The Co-operative College has announced that Simon Parkinson will be joining as Principal and Chief Executive designate at the start of March, and taking over the role of CEP in April. Simon has spent the past 16 years working at Royal Mencap Society, the country’s leading charity for people with learning disabilities, most recently as the Director of External Relations and Communities. Simon was responsible for both building and supporting the membership of Royal Mencap Society and leading their specialist education, learning and work provision.
Simon grew up in Salford and attended both Salford University and Warwick University. He has a Masters degree in Public Administration and now lives in Slaithwaite, West Yorkshire. His two daughters attend Honley High School, a co-operative Trust, where he is a governor. Simon will be using both Twitter (@SimonParkinson6) and Linked In as a way of promoting the work of the College.
Simon said: “I am excited by the opportunity to lead the Co-operative College through the next stage of its journey and I am looking forward to meeting as many people as possible in the co-operative movement and understanding how the College can continue to help support the work of the movement. I would like to acknowledge the great job that my predecessor, Mervyn Wilson, has done over many years at the College. Everyone at the College wishes him well for the future.”
Mervyn Wilson, who retires as Principal and Chief Executive at the end of March after a long career in the co-operative movement, added: “After more than twenty years at the College, with over fourteen of those as Principal, I am pleased to have a successor who has a foot both in and outside of the co-operative movement. I am confident that I am leaving the College with a very capable team, and that Simon has the experience, expertise and enthusiasm to build on the College’s work for the future.”
Nigel Todd, the Chair of the College’s Trustees, who oversaw the recruitment process, said: “We’re delighted with the appointment of Simon Parkinson. He will be joining us at a point when the Co-operative College embarks on a new and exciting phase in its long history, becoming an educational co-operative in its own right. Simon’s background in a national, membership-based voluntary organisation, and his awareness of the co-operative movement, are tremendous assets to bring to the role of Principal and Chief Executive.”
In addition, Dr Cilla Ross, the College’s current Co-operative Learning & Development Manager, will become Vice-Principal following the retirement of current Vice-Principal – Co-operative Education and Research, Dr Linda Shaw. Linda is another long-serving member of College staff, who joined soon after the College returned to Manchester from Leicestershire in 2001. Cilla Ross trained as a historian and has a background working in higher, adult and trade union education. Before joining the College as a staff member in 2014 Cilla had previously worked as a College associate, delivering programmes for Twin Trading in Ghana and Tanzania on behalf of the College as well as co-managing a number of projects in East Africa.

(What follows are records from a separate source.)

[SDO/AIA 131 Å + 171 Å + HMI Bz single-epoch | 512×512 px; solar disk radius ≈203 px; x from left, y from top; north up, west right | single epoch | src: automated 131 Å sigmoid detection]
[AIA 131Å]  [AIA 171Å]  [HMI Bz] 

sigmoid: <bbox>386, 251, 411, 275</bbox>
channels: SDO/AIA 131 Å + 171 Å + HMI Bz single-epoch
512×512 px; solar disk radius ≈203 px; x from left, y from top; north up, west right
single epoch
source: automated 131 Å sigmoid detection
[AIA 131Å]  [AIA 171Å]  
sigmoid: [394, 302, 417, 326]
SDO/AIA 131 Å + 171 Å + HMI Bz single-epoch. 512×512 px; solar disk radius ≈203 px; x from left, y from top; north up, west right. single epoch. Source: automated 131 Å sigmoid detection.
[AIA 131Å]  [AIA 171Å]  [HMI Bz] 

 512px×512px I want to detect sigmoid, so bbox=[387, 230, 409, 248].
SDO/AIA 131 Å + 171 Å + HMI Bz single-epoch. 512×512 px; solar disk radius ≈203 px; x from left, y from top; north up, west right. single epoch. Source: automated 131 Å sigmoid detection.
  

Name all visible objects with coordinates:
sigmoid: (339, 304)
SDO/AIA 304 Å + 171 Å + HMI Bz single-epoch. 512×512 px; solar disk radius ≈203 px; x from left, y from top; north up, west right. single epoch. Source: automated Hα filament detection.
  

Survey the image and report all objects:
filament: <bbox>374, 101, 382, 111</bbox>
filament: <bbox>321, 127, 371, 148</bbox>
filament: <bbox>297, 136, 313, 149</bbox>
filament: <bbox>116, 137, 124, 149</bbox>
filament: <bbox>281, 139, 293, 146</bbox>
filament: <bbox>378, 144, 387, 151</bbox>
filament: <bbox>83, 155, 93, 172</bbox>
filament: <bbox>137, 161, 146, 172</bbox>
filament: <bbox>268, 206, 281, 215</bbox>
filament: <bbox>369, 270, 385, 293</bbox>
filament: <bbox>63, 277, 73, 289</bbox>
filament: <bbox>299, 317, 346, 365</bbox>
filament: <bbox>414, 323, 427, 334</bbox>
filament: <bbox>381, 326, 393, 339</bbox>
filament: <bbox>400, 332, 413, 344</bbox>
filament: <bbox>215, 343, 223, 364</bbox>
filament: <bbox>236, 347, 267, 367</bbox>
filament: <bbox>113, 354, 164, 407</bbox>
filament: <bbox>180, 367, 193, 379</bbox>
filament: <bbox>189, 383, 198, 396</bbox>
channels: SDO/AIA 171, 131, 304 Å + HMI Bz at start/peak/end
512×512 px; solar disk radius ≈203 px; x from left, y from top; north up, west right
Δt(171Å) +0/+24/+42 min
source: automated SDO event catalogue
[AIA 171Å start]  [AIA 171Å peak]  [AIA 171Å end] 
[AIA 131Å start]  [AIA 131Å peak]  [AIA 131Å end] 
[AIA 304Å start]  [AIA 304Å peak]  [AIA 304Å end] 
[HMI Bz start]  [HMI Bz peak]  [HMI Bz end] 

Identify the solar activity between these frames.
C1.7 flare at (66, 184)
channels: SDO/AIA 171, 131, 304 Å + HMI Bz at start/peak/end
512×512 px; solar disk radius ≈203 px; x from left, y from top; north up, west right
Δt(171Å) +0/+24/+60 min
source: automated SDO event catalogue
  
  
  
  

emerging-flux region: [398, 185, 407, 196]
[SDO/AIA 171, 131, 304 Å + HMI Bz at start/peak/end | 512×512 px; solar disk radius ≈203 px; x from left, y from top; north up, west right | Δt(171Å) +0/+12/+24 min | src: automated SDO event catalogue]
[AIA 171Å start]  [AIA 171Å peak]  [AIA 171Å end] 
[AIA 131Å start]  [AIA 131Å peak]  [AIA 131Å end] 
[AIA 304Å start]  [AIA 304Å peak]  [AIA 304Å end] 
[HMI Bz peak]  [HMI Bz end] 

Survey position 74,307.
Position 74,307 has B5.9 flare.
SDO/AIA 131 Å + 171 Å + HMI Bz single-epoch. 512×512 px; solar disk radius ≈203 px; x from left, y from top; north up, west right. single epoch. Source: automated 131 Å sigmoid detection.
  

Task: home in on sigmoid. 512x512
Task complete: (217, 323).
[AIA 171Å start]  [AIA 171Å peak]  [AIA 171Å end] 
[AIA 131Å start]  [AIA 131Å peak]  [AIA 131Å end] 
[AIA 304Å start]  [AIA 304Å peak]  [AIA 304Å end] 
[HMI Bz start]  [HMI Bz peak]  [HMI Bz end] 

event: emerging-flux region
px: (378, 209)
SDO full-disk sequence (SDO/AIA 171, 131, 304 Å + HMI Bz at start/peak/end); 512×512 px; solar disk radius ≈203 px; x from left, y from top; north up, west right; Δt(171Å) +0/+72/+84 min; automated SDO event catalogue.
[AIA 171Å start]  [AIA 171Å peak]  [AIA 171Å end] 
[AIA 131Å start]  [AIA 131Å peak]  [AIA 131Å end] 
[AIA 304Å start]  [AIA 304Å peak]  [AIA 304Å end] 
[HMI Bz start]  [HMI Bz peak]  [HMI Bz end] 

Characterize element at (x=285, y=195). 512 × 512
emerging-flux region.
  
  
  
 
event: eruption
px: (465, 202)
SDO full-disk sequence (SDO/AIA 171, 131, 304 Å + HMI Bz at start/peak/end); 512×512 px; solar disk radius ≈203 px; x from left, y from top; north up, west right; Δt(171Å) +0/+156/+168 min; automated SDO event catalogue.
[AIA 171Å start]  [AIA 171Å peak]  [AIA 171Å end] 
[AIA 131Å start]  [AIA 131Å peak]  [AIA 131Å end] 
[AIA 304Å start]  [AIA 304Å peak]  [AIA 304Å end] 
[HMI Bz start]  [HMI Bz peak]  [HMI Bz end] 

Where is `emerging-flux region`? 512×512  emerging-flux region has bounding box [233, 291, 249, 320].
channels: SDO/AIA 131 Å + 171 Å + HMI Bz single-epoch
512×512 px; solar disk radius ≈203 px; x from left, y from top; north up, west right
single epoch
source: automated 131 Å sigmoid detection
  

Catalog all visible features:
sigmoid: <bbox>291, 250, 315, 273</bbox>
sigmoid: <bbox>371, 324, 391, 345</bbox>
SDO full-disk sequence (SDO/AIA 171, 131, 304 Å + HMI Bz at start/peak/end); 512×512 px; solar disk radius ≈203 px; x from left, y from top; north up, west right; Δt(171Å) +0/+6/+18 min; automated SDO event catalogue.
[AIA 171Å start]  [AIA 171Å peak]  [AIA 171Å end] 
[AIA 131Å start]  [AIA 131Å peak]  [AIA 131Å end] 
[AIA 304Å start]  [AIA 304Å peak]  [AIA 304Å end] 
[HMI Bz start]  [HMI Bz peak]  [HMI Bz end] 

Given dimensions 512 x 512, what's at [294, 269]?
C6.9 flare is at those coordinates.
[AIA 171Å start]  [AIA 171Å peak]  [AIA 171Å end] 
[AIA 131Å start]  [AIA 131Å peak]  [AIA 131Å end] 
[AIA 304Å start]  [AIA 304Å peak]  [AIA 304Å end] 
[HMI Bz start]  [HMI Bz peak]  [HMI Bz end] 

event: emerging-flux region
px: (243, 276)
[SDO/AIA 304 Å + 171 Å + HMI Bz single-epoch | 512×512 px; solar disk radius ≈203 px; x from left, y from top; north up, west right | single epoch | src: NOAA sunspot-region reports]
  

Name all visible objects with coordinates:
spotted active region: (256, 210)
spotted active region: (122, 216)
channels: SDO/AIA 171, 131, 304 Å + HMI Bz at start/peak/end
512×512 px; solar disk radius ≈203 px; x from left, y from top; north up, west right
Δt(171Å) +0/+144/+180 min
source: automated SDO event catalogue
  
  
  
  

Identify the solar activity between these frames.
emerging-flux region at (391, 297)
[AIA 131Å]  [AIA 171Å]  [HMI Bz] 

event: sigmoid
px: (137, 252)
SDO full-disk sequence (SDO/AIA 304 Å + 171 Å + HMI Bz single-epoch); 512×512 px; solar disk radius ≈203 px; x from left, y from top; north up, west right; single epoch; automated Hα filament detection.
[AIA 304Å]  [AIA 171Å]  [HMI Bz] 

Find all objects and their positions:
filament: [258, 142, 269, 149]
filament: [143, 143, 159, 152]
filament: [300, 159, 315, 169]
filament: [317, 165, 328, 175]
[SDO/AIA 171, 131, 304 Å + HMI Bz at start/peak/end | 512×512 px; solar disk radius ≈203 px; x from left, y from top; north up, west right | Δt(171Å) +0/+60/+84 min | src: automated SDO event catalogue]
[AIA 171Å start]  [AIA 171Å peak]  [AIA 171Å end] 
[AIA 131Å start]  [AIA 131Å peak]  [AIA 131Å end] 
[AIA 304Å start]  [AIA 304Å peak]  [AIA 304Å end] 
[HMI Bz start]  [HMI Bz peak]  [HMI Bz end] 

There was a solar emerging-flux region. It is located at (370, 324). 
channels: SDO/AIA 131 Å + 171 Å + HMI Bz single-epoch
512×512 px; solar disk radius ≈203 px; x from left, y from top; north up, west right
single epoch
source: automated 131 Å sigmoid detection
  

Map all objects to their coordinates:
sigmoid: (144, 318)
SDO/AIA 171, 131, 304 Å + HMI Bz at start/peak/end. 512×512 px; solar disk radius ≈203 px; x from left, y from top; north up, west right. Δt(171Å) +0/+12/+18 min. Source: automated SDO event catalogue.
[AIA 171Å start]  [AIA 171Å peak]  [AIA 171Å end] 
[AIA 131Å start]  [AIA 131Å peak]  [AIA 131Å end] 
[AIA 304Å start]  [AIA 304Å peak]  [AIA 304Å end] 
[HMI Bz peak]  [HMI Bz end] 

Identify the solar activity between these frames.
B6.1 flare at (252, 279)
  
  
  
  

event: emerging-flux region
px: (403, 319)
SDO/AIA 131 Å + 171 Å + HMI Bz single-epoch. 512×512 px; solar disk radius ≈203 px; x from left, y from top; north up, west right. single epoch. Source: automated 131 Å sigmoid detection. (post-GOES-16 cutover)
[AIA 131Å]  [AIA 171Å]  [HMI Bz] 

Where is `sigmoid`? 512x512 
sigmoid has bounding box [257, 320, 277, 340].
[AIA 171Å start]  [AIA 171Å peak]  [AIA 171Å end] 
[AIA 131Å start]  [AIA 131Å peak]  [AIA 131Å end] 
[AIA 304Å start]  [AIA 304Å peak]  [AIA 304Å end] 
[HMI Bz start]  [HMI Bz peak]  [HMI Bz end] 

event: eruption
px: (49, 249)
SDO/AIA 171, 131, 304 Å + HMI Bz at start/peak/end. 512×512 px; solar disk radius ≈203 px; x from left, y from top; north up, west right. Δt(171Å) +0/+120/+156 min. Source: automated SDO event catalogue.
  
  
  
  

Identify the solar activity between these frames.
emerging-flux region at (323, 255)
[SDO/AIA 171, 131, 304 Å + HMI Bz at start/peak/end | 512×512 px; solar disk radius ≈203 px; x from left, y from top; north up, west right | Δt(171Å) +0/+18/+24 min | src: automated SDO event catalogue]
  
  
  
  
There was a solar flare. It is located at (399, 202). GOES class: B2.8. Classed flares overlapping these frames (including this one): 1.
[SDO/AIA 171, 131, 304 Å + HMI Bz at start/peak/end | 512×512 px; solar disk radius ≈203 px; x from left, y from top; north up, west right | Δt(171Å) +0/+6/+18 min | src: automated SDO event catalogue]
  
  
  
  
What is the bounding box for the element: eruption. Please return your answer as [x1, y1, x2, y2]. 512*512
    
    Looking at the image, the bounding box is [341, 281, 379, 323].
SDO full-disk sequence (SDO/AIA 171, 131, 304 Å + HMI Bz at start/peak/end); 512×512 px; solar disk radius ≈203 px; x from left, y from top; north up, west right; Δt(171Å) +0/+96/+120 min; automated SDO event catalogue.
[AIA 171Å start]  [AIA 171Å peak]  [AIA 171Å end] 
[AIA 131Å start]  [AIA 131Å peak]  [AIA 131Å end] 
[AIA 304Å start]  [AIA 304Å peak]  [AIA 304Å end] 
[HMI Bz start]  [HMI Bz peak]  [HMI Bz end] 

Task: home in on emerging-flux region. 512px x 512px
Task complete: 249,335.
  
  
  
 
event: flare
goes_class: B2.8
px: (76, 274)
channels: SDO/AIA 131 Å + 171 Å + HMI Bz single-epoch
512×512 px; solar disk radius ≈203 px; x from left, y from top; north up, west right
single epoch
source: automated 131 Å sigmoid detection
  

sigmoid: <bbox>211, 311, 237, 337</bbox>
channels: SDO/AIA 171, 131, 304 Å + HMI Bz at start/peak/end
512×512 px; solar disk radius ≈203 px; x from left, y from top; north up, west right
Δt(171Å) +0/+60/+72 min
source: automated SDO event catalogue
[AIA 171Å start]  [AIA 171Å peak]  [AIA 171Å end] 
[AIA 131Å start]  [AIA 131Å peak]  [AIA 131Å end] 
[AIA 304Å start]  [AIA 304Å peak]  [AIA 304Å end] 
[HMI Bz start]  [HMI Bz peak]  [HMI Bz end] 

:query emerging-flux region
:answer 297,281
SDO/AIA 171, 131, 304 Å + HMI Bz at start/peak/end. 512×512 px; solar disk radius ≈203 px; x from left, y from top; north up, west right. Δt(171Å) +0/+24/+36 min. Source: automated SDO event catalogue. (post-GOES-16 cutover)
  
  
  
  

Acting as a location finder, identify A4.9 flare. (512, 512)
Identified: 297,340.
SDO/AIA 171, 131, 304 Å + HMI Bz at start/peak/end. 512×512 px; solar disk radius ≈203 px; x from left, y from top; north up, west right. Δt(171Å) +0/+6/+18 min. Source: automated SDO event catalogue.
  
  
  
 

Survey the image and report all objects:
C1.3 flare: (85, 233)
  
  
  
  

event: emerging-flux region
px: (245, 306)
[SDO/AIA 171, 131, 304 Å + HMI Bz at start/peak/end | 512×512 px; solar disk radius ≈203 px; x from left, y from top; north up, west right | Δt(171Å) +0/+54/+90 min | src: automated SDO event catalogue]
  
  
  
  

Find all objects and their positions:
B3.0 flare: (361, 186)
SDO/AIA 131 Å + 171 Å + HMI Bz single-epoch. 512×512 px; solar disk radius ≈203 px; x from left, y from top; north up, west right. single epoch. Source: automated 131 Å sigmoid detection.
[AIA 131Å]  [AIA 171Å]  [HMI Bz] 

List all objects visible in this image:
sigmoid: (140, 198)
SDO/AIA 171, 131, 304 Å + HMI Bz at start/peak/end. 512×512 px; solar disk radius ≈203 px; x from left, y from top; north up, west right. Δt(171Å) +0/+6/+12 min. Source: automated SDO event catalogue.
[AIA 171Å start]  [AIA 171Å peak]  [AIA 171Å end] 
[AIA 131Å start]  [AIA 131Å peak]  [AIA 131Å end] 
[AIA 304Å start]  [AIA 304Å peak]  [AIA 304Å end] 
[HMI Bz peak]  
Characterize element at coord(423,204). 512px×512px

Cilla commented: “This role will allow me to build on the skills, knowledge and experience I have developed through my very diverse background in education and research. This has stretched across a passionate commitment to values-driven education, whether community, trade union or higher education, and my job has always been to be a bridge between those things. I am a non-traditional educator and researcher and I have always wanted to work in social movements due my interest in change and empowerment, so this role is a natural progression for me.”
She added: ”We are at an incredible moment for co-operative ideas and the movement, with both policy change and the repositioning of co-operative thinking as the movement is rebuilt after recent crises. We know globally how important the co-operative movement is and the College can play a critical role in enhancing its renewal in the UK as the movement responds to change and refreshes itself. ”
Mervyn Wilson commented: “The College has a strong team in place, which builds on its existing strength and depth. This means that the College can lose some veterans but retain the institutional and residual knowledge which has been built up over its long history. With the College centenary fast-approaching, and with a far more diverse co-operative sector than that at the time when I joined the College, there are now major opportunities for Simon and the team to seize.”